* start SUPPLIED PASSAGE *

How Flipping Burgers At Five Guys Today Has Made Me A Better Marketer
I’ve been creating content and managing the Facebook Page for Five Guys Burgers and Fries in Michigan for a couple months now - I’ve been a fan of Five Guys ever since my buddy Rob took me to one in Virginia when I was visiting I’d say about 12 years ago - years before they popped up in Michigan. I’ve been eating a plant based diet now for a year and a half but I haven’t stopped eating at Five Guys because of the fries. Oh those FRIES! They are incredible - especially the cajun fries. So when the opportunity came to work with these folks in Michigan I was excited - it’s a brand I have always been impressed with.
One of the initiatives Five Guys had in mind when they approached me was to use Facebook to find the best crew members for their 30 locations across Michigan with the job posting tools available. I had not done this before and job postings on Facebook are relatively new for the platform, but it makes a ton of sense. If you think about it and take it a step further, part of building a community online should include building one that not only appeals to the customers to increase sales and grow the business, but one that appeals to the very best potential employees to……wait for it……increase sales and grow the business! After all how can you do the first without the second?
Let’s go back a couple months…
When Kelly from the Five Guys Michigan group and I met for a discovery meeting a couple months ago she gave me the basics of the brand and what their challenges were. It was a very productive meeting and we were able to put together a game plan. Two months later we had added 600 new followers to the Facebook page and were getting regular applications coming in for crew members at various locations we had posted positions for. I came up with a fun series called “Michigan Mondays” (the name was voted on by followers of the page - it was between that and “Mitten Mondays”) where we are now highlighting fun facts in various cities around Michigan where Five Guys Burgers and Fries restaurants are located. Michigan Mondays have been well received and we have been getting plenty of engagement on various posts, even getting close to 1000 likes on a recent photo of a lettuce wrap that the main Five Guys twitter account had pulled from an Instagrammer. Everything was going great, but I felt a little something was missing…
I spent time on the Five Guys website and researching articles and reviews around the web and I was instant messaging Kelly all the time to ask questions and bounce new ideas off of her that I had for content. The challenge was pinning Kelly down for more info as my wheels were turning because she’s just flat out BUSY. She hired me to do this and she had a big stack of tasks on her plate. It was fine - part of it was a sign that she trusted me and didn’t feel the need to hold my hand while I created content and managed the growing online community, along with the job postings and the effectiveness of the dollars being spent with the right geography and demographics. The problem was I still felt I was guessing and assuming on things that I could learn by being onsite at least for a little time. One of the main thrusts of our strategy as I mentioned before was to find good people for the Five Guys teams at the restaurants, not just customers to eat there, and while I knew what it was like to be a customer I didn’t know what it was like to be an employee at a Five Guys. I needed to be able to post in a voice for the brand that was informed by why it was a great place to work, not just to eat. I wanted to know how they on-boarded a new employee, and I wanted to experience what makes them different as an employee would tell it from experience. So, I suggested that I meet her at one of the locations and go through some training - she loved the idea - she said she’d get me in there right on the line flippin’ burgers - I said AWESOME!

* end SUPPLIED PASSAGE *

## TASKS AND EXERCISES
1. In the Five Guys article, list the duties the writer names in the sentence that begins "It was fine."
2. Do these statements agree with the Five Guys article? (a) The writer first ate at Five Guys in Michigan. (b) Followers of the page voted on the name "Michigan Mondays." (c) Five Guys has 30 locations across Michigan. Answer yes or no for each and quote the words that decide it.

* start GIVEN INFORMATION *

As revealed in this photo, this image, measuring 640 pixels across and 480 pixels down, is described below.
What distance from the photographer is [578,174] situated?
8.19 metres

* end GIVEN INFORMATION *

## RESPONSE LIST
1.
- Creating content
- Managing the growing online community
- The job postings
- The effectiveness of the dollars being spent with the right geography and demographics

2.
(a) No: "my buddy Rob took me to one in Virginia"
(b) Yes: "the name was voted on by followers of the page"
(c) Yes: "their 30 locations across Michigan"